Der nördliche Wendekreis verläuft durch: Atlantik, Westsahara, Mauretanien, Mali, Algerien, Niger, Libyen/Tschad, Ägypten, Rotes Meer, Saudi-Arabien, Emirat Abu Dhabi, Oman, Indischer Ozean, Indien (Gujarat bis Mizoram), Bangladesch, Myanmar, Volksrepublik China (Yunnan, Guangxi, Guangdong), Straße von Taiwan, Republik China (Taiwan), Pazifik, Hawaii, Vereinigte Staaten, Mexiko, Golf von Kalifornien, Mexiko (Sinaloa bis Tamaulipas), Golf von Mexiko , Atlantik, Anguilla Cays (Bahamas), Santaren Channel, Bahamas, Atlantik

Der südliche Wendekreis verläuft durch: Atlantik, Namibia, Botswana, Südafrika (Limpopo), Mosambik (Gaza, Inhambane), Indischer Ozean, Madagaskar (Toliara, Fianarantsoa), Indischer Ozean, Australien (Western, Northern Territory, Queensland) Korallenmeer, Pazifik (zwischen Tonga und Französisch-Polynesien), Chile (Antofagasta), Argentinien (Jujuy, Salta, Formosa), Paraguay (Boquerón bis Amambay), Brasilien (Mato Grosso do Sul, Paraná, São Paulo), Atlantik

Die Wendekreise trennen die Nord- und Südhalbkugeln der Erde auch klimatisch, denn im Bereich der Tropen findet eine weitgehend geschlossene Luftzirkulation statt.
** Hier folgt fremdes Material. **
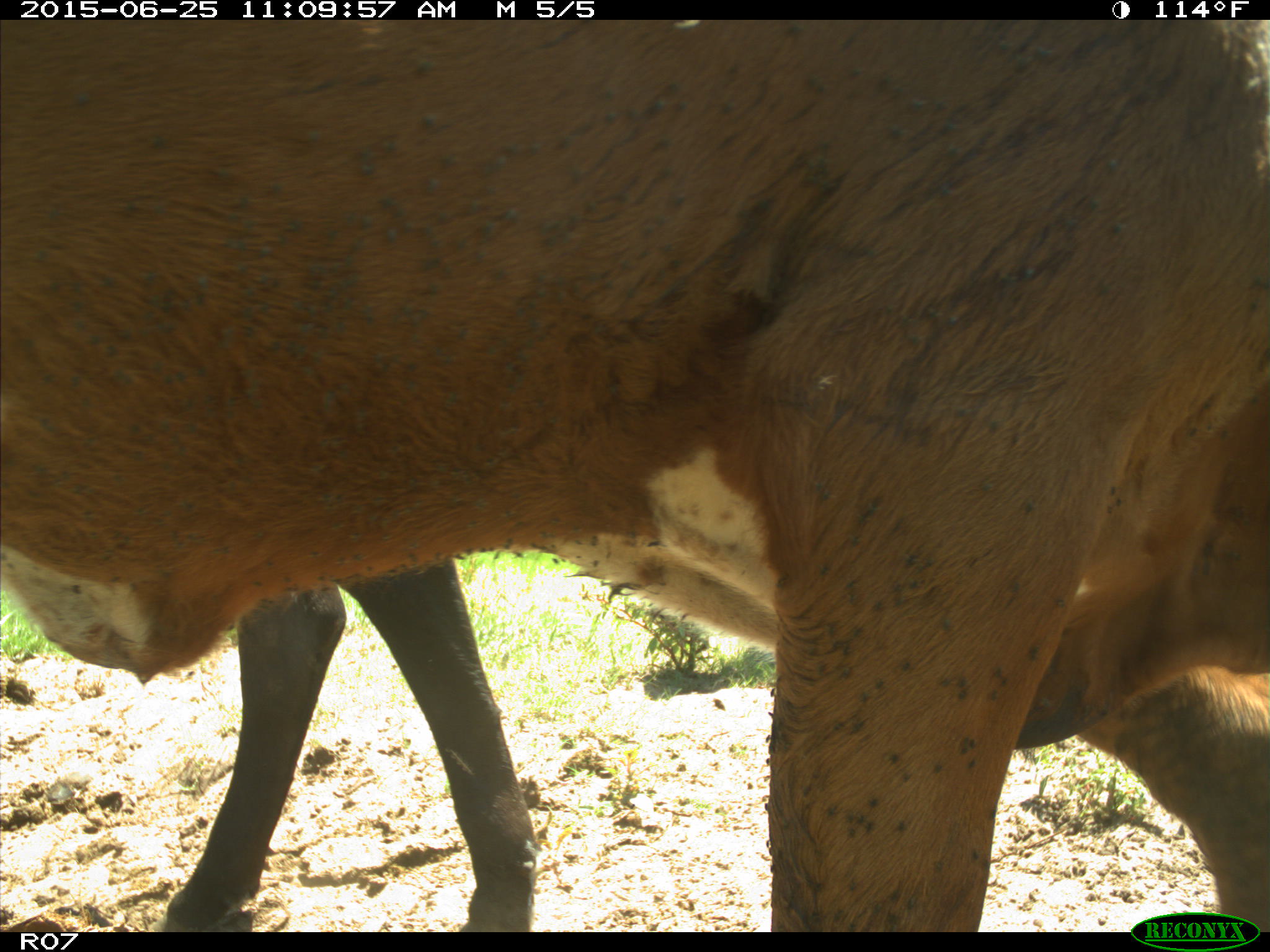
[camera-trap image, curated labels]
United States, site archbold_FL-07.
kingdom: Animalia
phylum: Chordata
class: Mammalia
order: Artiodactyla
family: Bovidae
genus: Bos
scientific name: Bos taurus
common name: domestic cow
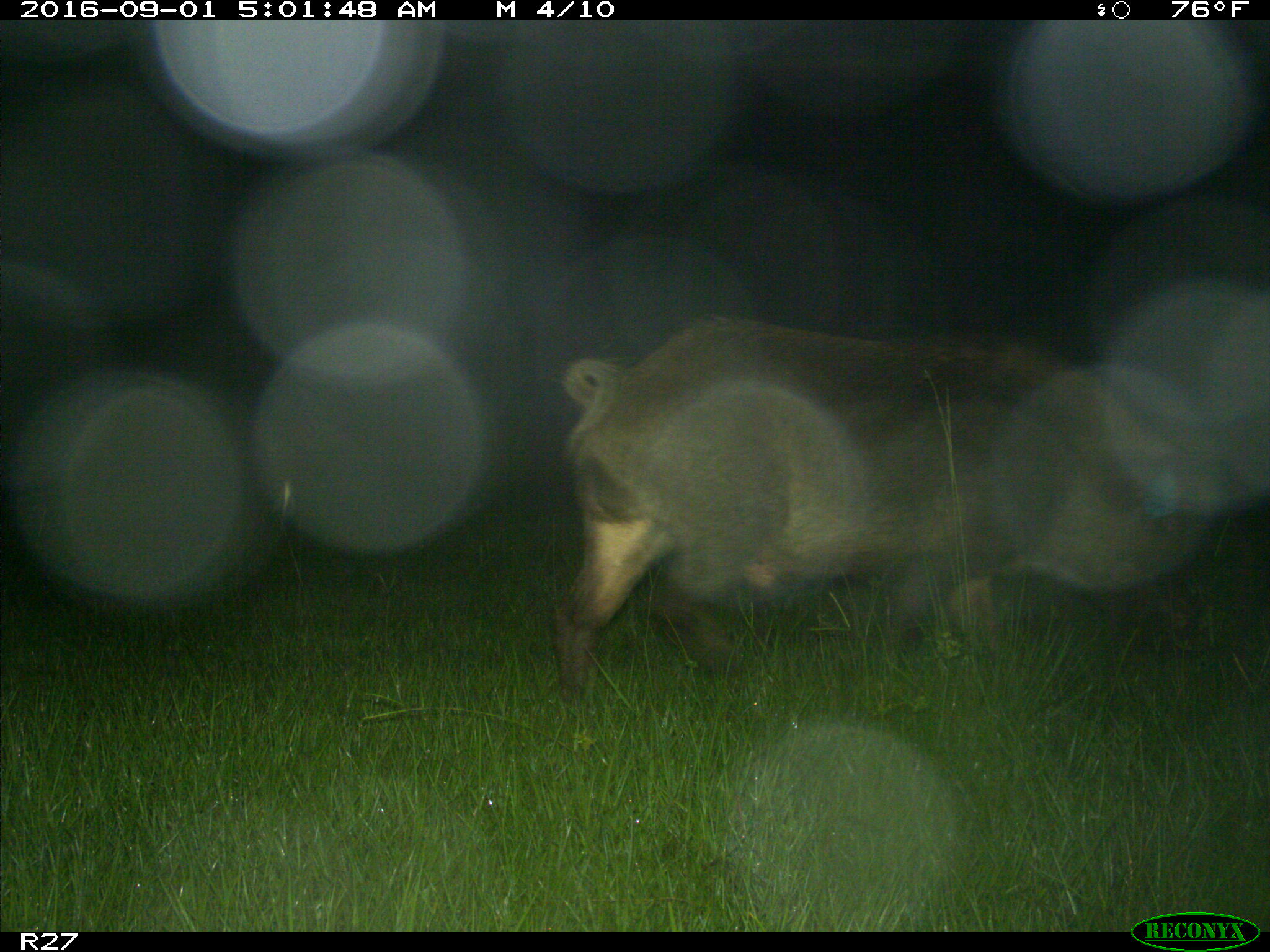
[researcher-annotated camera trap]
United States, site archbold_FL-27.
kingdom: Animalia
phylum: Chordata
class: Mammalia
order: Artiodactyla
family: Suidae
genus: Sus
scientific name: Sus scrofa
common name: wild boar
Sus scrofa (wild boar).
Da die abgekühlten und trockenen Luftmassen an den Wendekreisen absinken, bilden sich dort bevorzugt Wendekreiswüsten 9) wie:

  • Sahara, Rub al-Chali, Nefud, Gobi am nördlichen Wendekreis
  • Namib, Kalahari, Simpson, Gibson, Atacama am südlichen Wendekreis

Zwischen den Wendekreisen bilden sich die Passatwinde aus als eine erdumspannende Luftströmung (Passatzirkulation):

  • Für Segelschiffe ergibt sich daraus die Passatroute für eine Weltumsegelung mit gut vorhersehbaren Winden.
  • Im Indischen Ozean ergab sich daraus bis in die Neuzeit der Schiffsverkehr mit den Dhaus in einem Bogen entlang der afrikanischen, arabischen, indischen Küsten.
  • Die Segelschifffahrt im Atlantik nutzte bis ins 19. Jahrhundert den Nordostpassat von der afrikanischen Küste für die Überfahrt nach Südamerika; dort eine Meeresströmung nach Norden und im Nordatlantik die vorherrschenden Westwinde mit dem Golfstrom für die Rückfahrt nach Europa.

Horst Eichler
Geographisches Hand- und Lesebuch für modernes Reisen.
Schlüssel und Anleitungen zum Verstehen und Erleben für Globetrotter, Jetter und Erlebnisurlauber

Touristbuch Hannover 1984
Klingt alt und ist alt - aber das Beste, was auf diesem Gebiet für Reisende je geschrieben wurde.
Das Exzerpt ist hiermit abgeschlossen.